### [Job]
Rewrite the lines of the entries as a numbered list, beginning with the line that contains "when looking at" and continuing through the end of the entries. Leave out any blank lines.

[Entries from a data collection]
-- -- --
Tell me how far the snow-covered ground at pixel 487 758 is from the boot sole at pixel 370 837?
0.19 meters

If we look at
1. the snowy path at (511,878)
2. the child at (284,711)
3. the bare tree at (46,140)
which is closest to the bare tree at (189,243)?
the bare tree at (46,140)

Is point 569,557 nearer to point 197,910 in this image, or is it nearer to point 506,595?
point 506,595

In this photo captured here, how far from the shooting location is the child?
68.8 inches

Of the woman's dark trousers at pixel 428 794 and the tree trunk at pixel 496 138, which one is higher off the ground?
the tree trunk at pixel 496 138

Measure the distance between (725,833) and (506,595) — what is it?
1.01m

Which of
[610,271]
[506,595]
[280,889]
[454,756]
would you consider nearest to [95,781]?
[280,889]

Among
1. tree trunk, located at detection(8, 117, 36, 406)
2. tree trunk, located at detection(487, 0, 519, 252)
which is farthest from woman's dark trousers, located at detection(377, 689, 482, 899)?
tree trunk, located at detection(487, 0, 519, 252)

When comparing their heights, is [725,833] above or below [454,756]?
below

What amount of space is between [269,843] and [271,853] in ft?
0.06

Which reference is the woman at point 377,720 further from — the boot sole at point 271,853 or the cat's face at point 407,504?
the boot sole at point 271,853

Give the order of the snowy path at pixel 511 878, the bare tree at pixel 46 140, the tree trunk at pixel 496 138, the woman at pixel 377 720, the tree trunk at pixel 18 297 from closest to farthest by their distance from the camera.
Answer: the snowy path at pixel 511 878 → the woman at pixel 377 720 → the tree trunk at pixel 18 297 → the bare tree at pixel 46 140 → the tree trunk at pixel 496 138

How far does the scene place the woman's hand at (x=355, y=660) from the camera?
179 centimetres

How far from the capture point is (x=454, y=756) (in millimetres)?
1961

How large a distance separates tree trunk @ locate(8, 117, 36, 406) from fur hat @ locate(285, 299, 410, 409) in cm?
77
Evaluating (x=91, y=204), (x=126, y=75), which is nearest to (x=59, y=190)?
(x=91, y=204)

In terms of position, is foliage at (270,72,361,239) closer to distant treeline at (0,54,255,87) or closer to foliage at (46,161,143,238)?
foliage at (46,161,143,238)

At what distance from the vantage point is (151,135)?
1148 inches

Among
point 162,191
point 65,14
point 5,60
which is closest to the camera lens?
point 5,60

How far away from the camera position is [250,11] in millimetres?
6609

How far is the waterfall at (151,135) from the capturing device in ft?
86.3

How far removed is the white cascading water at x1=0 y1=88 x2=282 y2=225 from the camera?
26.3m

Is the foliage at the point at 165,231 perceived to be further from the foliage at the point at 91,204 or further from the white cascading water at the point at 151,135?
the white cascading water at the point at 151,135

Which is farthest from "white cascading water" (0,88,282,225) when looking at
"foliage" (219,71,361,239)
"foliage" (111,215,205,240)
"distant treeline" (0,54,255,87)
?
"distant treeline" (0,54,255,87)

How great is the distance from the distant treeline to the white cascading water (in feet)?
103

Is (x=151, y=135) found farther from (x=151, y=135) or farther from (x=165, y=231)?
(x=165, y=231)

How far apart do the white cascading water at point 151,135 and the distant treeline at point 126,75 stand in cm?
-- -- --
### [Solution to this exercise]
1. Which is farthest from "white cascading water" (0,88,282,225) when looking at
2. "foliage" (219,71,361,239)
3. "foliage" (111,215,205,240)
4. "distant treeline" (0,54,255,87)
5. ?
6. "distant treeline" (0,54,255,87)
7. How great is the distance from the distant treeline to the white cascading water (in feet)?
8. 103
9. Is (x=151, y=135) found farther from (x=151, y=135) or farther from (x=165, y=231)?
10. (x=165, y=231)
11. How far apart do the white cascading water at point 151,135 and the distant treeline at point 126,75 stand in cm?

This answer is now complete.